◆ DOCUMENT:
First Quarter 2017 Overview

  • Total revenue declined approximately 1% year-over-year to $47.7 million

  • Revenue at Lexia, the Company’s Literacy segment, grew 34% year-over-year to a record high $10.2 million. Adjusting for the impact of purchase accounting on Lexia's revenue, first quarter 2017 revenue would have been $10.8 million, up $1.8 million or 20% year-over-year, compared to $9.0 million in the year-ago period

  • Total operating expenses decreased $9.5 million or 20% year-over-year, representing the Company's ninth consecutive quarter of year-over-year expense reductions. General and administrative expenses decreased 26% year-over-year and sales and marketing expenses decreased 22% year-over-year

  • The Company posted net income of $0.5 million or $0.02 per diluted share; first quarter 2017 results included (pre-tax) restructuring charges of $0.8 million

  • Cash and cash equivalents totaled $39.7 million at March 31, 2017, up $3.5 million from December 31, 2016 reflecting normal seasonality that was more than offset by the receipt of the first $9.0 million in payments from the previously announced strategic Japan transaction with SOURCENEXT, and the Company had zero debt outstanding

“Consolidated revenue was essentially flat year-over-year, reflecting another strong quarter at Lexia that offset expected declines in our Consumer and Enterprise & Education Language segments following the significant restructuring of those businesses over the last two years,” said John Hass, Chairman, President and Chief Executive Officer. “I am also excited to begin our strategic partnership with SOURCENEXT in Japan, which is progressing as planned starting with the receipt of $9.0 million of an expected $13.0 million of initial payments. We also recently entered into an agreement to sell our Japanese entity to SOURCENEXT and we expect to close that transaction in the near term.”

◆ Raw records:

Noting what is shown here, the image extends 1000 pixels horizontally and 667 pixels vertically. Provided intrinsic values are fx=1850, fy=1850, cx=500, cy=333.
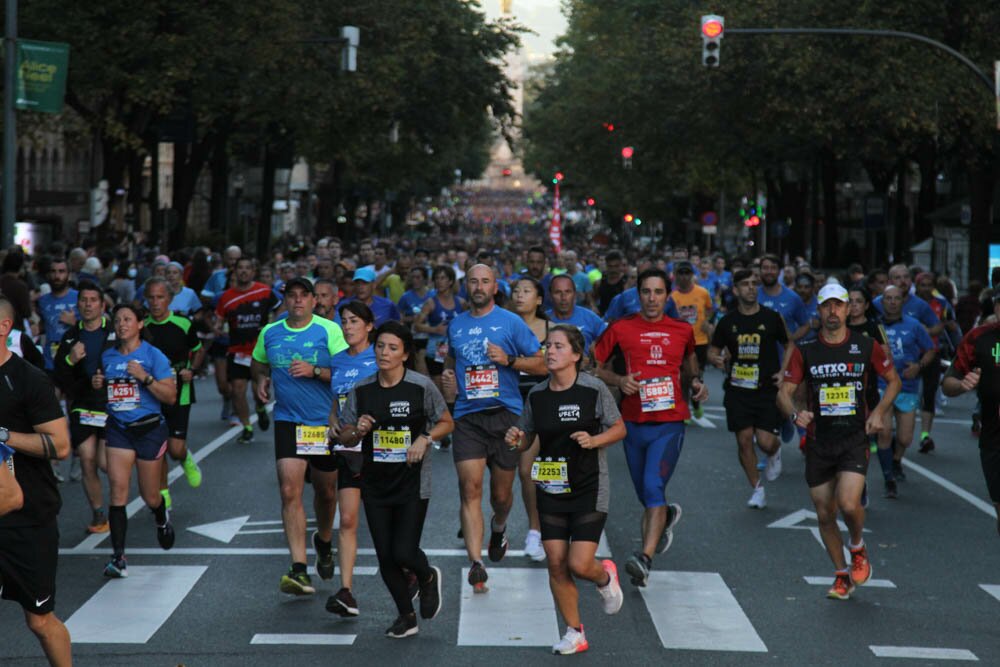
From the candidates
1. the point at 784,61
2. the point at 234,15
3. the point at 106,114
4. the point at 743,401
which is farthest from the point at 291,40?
the point at 743,401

◆ THINGS TO DO:
**1)** According to the first-quarter 2017 overview, why was consolidated revenue essentially flat year-over-year?
**2)** In the first-quarter 2017 overview, how much revenue did Lexia record for the quarter?
**3)** Extend the first-quarter 2017 overview past its final sentence.

◆ WRITTEN RESPONSES:
**1)** Another strong quarter at Lexia offset expected declines in the Consumer and Enterprise & Education Language segments. Those declines followed the significant restructuring of those businesses over the last two years.

**2)** $10.2 million, up 34% year-over-year.

**3)**
Earlier this year, Rosetta Stone announced that it had entered into a strategic partnership with Japanese software pioneer SOURCENEXT to expand the Company’s language-learning offerings and geographic reach. SOURCENEXT has been granted a perpetual, exclusive license to sell and develop language and education products and services in Japan using the Rosetta Stone brand and trademark.  As part of the license agreement, Rosetta Stone will have first rights to license products developed by SOURCENEXT under the Rosetta Stone brand and trademark for resale in territories outside of Japan.

First Quarter 2017 Review

Revenue: Total revenue declined $0.3 million year-over-year to $47.7 million in the first quarter 2017. Revenue at Lexia, the Company's Literacy segment, grew 34% year-over-year to a record high $10.2 million. Adjusting for the impact of purchase accounting, Lexia's revenue would have been $10.8 million in the first quarter 2017 compared to $9.0 million in the year-ago period, and Lexia's pro forma revenue growth rate would have been 20% year-over-year.

Enterprise & Education ("E&E") Language segment revenue decreased 10% year-over-year to $16.5 million in the first quarter 2017, in part due to the exit of certain geographies on a direct sales basis as part of the E&E Restructuring announced in March 2016. First quarter revenue from continuing E&E Language geographies was down 7% year-over-year.

Consumer segment revenue decreased $1.1 million or 5% year-over-year to $21.0 million in the first quarter 2017, reflecting lower bookings and an increased mix of shorter-duration subscriptions, which the Company had recently begun testing.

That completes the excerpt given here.